Somos, quanto irmãos, semelhantes e nos afeiçoamos uns aos outros, ou não; mas jamais seremos iguais. Mesmo se tivéssemos um clone, seríamos altamente semelhantes nas atitudes, no corpos, nos comportamentos, etc. Mas não poderíamos e nem teríamos as mesmas experiências de vida, pois esse fio cognitivo é ímpar, único de cada um, dentro das suas próprias sensações ou impressões pessoais, que vão gradativamente sendo registradas nos arquivos de cada individual memória, formando cada qual dentro da sua própria história pessoal.
-História feita aqui, em trânsito pelo nosso querido Planeta Terra, desde o dia em que nascemos, até o dia da nossa morte clínica, depois física.
-Então, assim sendo, somos únicos dentro da vida. Não há ninguém, outro alguém, exatamente igual a nós. Somos apenas semelhantes.

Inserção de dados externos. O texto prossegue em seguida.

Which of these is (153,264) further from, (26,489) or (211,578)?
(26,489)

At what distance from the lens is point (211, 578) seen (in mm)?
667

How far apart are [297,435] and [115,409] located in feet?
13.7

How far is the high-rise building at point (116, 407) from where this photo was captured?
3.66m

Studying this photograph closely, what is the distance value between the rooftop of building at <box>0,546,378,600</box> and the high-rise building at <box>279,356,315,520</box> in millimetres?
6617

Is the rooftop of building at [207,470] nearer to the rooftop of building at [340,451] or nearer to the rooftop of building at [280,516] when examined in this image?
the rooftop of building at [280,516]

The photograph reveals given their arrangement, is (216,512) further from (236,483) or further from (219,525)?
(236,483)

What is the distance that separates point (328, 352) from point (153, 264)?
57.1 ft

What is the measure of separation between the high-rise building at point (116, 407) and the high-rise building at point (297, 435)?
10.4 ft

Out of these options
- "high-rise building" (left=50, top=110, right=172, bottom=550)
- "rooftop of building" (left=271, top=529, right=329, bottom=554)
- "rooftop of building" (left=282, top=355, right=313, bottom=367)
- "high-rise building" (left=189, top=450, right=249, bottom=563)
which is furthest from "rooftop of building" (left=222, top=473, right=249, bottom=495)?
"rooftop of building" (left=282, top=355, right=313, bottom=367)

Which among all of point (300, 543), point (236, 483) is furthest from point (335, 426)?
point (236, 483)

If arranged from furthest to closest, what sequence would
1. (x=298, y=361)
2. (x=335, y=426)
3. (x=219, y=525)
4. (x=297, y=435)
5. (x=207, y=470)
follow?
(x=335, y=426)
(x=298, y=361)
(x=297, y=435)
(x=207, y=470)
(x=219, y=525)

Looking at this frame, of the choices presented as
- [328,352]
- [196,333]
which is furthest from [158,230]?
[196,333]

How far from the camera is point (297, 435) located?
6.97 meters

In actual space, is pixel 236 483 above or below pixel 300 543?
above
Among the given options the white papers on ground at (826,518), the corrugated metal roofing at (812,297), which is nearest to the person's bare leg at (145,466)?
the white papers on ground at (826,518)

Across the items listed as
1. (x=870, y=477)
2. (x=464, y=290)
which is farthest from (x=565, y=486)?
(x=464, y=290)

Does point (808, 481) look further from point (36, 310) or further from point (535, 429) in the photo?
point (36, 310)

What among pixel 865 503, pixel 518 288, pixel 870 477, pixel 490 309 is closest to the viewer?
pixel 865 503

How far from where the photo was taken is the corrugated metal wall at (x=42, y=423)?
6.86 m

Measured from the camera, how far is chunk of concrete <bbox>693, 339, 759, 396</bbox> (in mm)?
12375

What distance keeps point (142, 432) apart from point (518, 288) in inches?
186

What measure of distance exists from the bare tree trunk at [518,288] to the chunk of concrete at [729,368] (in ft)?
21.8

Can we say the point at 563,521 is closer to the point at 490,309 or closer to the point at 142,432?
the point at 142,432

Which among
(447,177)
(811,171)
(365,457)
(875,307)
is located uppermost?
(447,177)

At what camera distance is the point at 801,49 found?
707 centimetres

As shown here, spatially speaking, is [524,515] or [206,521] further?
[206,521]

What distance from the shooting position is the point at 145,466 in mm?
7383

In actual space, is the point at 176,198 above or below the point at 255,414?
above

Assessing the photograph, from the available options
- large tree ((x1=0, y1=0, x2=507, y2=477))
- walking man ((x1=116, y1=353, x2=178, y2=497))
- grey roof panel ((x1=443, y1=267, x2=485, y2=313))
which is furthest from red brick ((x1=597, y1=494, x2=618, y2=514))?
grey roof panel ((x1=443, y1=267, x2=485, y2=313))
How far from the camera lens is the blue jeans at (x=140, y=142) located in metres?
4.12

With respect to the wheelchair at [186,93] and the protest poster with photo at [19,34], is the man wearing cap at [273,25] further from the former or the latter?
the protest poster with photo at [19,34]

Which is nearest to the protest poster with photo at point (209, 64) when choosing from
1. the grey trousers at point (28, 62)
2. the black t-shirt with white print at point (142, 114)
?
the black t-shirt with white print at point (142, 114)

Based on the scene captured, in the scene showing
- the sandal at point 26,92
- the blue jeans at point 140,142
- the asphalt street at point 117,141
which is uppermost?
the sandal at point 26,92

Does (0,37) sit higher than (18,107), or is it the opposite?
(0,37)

E irmãos que se diferem e muito, nos comportamentos que compartilhamos entre nós, quanto seres sociais e agregados uns aos outros, que somos.
-Muito embora sejamos únicos, isso não nos dá o direito de pensarmos que somos exclusivos. Não, não somos! Principalmente dentro do porcesso criativo ou do ideário imaginário! Somos todos coletivos! Apenas nos diferenciamos nos dons e nas aptidões para cultuarmos o plenos gozo do Exercício da Vida!